• Il compito
Puoi disporre tutte le righe dei dati qui sotto in una tabella Markdown, con il numero progressivo nella colonna «n» e il testo nella colonna «Riga», tralasciando quelle vuote?

Dati registrati:
************

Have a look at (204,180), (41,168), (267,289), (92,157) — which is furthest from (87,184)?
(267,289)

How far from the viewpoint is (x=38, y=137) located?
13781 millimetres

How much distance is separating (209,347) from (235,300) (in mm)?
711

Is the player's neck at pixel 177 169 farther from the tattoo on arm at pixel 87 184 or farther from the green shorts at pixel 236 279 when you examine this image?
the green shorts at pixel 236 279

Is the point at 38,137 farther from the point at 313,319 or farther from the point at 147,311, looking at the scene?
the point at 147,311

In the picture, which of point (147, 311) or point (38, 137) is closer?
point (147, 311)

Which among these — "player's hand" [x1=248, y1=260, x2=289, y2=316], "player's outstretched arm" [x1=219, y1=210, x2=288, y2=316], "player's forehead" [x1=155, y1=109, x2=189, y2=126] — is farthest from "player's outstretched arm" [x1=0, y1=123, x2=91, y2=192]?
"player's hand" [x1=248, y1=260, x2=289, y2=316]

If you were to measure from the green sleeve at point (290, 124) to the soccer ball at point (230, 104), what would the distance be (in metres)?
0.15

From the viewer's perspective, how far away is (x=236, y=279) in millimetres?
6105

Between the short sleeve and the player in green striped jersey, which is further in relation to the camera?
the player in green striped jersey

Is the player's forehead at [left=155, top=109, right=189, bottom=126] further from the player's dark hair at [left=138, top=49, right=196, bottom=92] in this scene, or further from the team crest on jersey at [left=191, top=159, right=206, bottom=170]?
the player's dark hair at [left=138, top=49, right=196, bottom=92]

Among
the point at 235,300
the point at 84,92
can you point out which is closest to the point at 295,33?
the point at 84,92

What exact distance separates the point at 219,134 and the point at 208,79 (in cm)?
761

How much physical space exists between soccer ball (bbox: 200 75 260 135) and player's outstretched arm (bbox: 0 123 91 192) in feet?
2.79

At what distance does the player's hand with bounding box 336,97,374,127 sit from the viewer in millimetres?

************

• Risposta al compito
| n | Riga |
|---|---|
| 1 | Have a look at (204,180), (41,168), (267,289), (92,157) — which is furthest from (87,184)? |
| 2 | (267,289) |
| 3 | How far from the viewpoint is (x=38, y=137) located? |
| 4 | 13781 millimetres |
| 5 | How much distance is separating (209,347) from (235,300) (in mm)? |
| 6 | 711 |
| 7 | Is the player's neck at pixel 177 169 farther from the tattoo on arm at pixel 87 184 or farther from the green shorts at pixel 236 279 when you examine this image? |
| 8 | the green shorts at pixel 236 279 |
| 9 | Is the point at 38,137 farther from the point at 313,319 or farther from the point at 147,311, looking at the scene? |
| 10 | the point at 147,311 |
| 11 | In the picture, which of point (147, 311) or point (38, 137) is closer? |
| 12 | point (147, 311) |
| 13 | Which among these — "player's hand" [x1=248, y1=260, x2=289, y2=316], "player's outstretched arm" [x1=219, y1=210, x2=288, y2=316], "player's forehead" [x1=155, y1=109, x2=189, y2=126] — is farthest from "player's outstretched arm" [x1=0, y1=123, x2=91, y2=192]? |
| 14 | "player's hand" [x1=248, y1=260, x2=289, y2=316] |
| 15 | If you were to measure from the green sleeve at point (290, 124) to the soccer ball at point (230, 104), what would the distance be (in metres)? |
| 16 | 0.15 |
| 17 | From the viewer's perspective, how far away is (x=236, y=279) in millimetres? |
| 18 | 6105 |
| 19 | Between the short sleeve and the player in green striped jersey, which is further in relation to the camera? |
| 20 | the player in green striped jersey |
| 21 | Is the player's forehead at [left=155, top=109, right=189, bottom=126] further from the player's dark hair at [left=138, top=49, right=196, bottom=92] in this scene, or further from the team crest on jersey at [left=191, top=159, right=206, bottom=170]? |
| 22 | the player's dark hair at [left=138, top=49, right=196, bottom=92] |
| 23 | Among |
| 24 | the point at 235,300 |
| 25 | the point at 84,92 |
| 26 | can you point out which is closest to the point at 295,33? |
| 27 | the point at 84,92 |
| 28 | What exact distance separates the point at 219,134 and the point at 208,79 (in cm)? |
| 29 | 761 |
| 30 | How much physical space exists between soccer ball (bbox: 200 75 260 135) and player's outstretched arm (bbox: 0 123 91 192) in feet? |
| 31 | 2.79 |
| 32 | At what distance does the player's hand with bounding box 336,97,374,127 sit from the viewer in millimetres? |